* _Problem description_:
Every entry below must be transcribed exactly, with no line missing.

==============================

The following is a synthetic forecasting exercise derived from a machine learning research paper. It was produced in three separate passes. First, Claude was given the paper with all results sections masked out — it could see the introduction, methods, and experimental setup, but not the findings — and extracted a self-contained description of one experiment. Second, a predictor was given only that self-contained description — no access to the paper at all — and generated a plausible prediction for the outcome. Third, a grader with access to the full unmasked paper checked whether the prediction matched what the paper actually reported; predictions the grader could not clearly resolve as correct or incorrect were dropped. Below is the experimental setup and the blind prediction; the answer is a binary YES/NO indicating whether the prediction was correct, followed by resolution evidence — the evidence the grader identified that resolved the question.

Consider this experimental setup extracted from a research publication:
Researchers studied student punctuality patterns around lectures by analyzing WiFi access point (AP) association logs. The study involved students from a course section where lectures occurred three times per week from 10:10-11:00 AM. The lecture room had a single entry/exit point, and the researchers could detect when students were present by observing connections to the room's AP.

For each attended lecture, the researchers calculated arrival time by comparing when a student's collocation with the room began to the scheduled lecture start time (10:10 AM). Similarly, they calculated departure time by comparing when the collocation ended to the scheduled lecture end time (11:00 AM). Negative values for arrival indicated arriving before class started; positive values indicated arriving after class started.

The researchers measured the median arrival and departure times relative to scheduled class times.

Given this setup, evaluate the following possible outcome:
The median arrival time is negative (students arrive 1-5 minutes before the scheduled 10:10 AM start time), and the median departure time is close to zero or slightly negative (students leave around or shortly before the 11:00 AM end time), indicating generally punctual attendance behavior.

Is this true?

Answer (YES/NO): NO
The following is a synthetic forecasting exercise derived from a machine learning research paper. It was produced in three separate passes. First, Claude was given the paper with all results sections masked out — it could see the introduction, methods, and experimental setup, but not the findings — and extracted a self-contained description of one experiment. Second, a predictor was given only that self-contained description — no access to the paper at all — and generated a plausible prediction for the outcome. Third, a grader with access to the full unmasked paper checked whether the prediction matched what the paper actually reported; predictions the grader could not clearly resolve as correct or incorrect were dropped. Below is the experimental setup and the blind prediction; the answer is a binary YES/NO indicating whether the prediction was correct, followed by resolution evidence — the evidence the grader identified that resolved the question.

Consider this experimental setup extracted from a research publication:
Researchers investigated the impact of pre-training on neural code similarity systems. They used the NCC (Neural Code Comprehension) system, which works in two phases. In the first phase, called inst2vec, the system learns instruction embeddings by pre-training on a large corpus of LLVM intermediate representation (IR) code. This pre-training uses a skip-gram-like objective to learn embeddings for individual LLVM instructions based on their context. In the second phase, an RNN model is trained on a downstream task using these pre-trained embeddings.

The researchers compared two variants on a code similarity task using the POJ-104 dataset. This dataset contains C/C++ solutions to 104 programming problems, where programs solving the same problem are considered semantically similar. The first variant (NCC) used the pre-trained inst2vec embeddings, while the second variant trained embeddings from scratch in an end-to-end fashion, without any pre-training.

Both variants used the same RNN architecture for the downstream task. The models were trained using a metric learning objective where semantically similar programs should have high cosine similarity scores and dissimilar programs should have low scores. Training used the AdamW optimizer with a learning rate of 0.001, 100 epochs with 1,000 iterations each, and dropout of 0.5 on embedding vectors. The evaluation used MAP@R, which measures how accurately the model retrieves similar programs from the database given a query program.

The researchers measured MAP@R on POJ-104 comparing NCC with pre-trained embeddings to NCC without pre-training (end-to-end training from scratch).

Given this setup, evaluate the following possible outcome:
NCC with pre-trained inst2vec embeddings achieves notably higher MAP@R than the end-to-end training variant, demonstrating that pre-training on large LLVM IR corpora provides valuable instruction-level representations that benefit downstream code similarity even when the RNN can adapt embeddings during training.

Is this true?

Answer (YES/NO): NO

==============================

* _Task output_:
The following is a synthetic forecasting exercise derived from a machine learning research paper. It was produced in three separate passes. First, Claude was given the paper with all results sections masked out — it could see the introduction, methods, and experimental setup, but not the findings — and extracted a self-contained description of one experiment. Second, a predictor was given only that self-contained description — no access to the paper at all — and generated a plausible prediction for the outcome. Third, a grader with access to the full unmasked paper checked whether the prediction matched what the paper actually reported; predictions the grader could not clearly resolve as correct or incorrect were dropped. Below is the experimental setup and the blind prediction; the answer is a binary YES/NO indicating whether the prediction was correct, followed by resolution evidence — the evidence the grader identified that resolved the question.

Consider this experimental setup extracted from a research publication:
Researchers studied student punctuality patterns around lectures by analyzing WiFi access point (AP) association logs. The study involved students from a course section where lectures occurred three times per week from 10:10-11:00 AM. The lecture room had a single entry/exit point, and the researchers could detect when students were present by observing connections to the room's AP.

For each attended lecture, the researchers calculated arrival time by comparing when a student's collocation with the room began to the scheduled lecture start time (10:10 AM). Similarly, they calculated departure time by comparing when the collocation ended to the scheduled lecture end time (11:00 AM). Negative values for arrival indicated arriving before class started; positive values indicated arriving after class started.

The researchers measured the median arrival and departure times relative to scheduled class times.

Given this setup, evaluate the following possible outcome:
The median arrival time is negative (students arrive 1-5 minutes before the scheduled 10:10 AM start time), and the median departure time is close to zero or slightly negative (students leave around or shortly before the 11:00 AM end time), indicating generally punctual attendance behavior.

Is this true?

Answer (YES/NO): NO
The following is a synthetic forecasting exercise derived from a machine learning research paper. It was produced in three separate passes. First, Claude was given the paper with all results sections masked out — it could see the introduction, methods, and experimental setup, but not the findings — and extracted a self-contained description of one experiment. Second, a predictor was given only that self-contained description — no access to the paper at all — and generated a plausible prediction for the outcome. Third, a grader with access to the full unmasked paper checked whether the prediction matched what the paper actually reported; predictions the grader could not clearly resolve as correct or incorrect were dropped. Below is the experimental setup and the blind prediction; the answer is a binary YES/NO indicating whether the prediction was correct, followed by resolution evidence — the evidence the grader identified that resolved the question.

Consider this experimental setup extracted from a research publication:
Researchers investigated the impact of pre-training on neural code similarity systems. They used the NCC (Neural Code Comprehension) system, which works in two phases. In the first phase, called inst2vec, the system learns instruction embeddings by pre-training on a large corpus of LLVM intermediate representation (IR) code. This pre-training uses a skip-gram-like objective to learn embeddings for individual LLVM instructions based on their context. In the second phase, an RNN model is trained on a downstream task using these pre-trained embeddings.

The researchers compared two variants on a code similarity task using the POJ-104 dataset. This dataset contains C/C++ solutions to 104 programming problems, where programs solving the same problem are considered semantically similar. The first variant (NCC) used the pre-trained inst2vec embeddings, while the second variant trained embeddings from scratch in an end-to-end fashion, without any pre-training.

Both variants used the same RNN architecture for the downstream task. The models were trained using a metric learning objective where semantically similar programs should have high cosine similarity scores and dissimilar programs should have low scores. Training used the AdamW optimizer with a learning rate of 0.001, 100 epochs with 1,000 iterations each, and dropout of 0.5 on embedding vectors. The evaluation used MAP@R, which measures how accurately the model retrieves similar programs from the database given a query program.

The researchers measured MAP@R on POJ-104 comparing NCC with pre-trained embeddings to NCC without pre-training (end-to-end training from scratch).

Given this setup, evaluate the following possible outcome:
NCC with pre-trained inst2vec embeddings achieves notably higher MAP@R than the end-to-end training variant, demonstrating that pre-training on large LLVM IR corpora provides valuable instruction-level representations that benefit downstream code similarity even when the RNN can adapt embeddings during training.

Is this true?

Answer (YES/NO): NO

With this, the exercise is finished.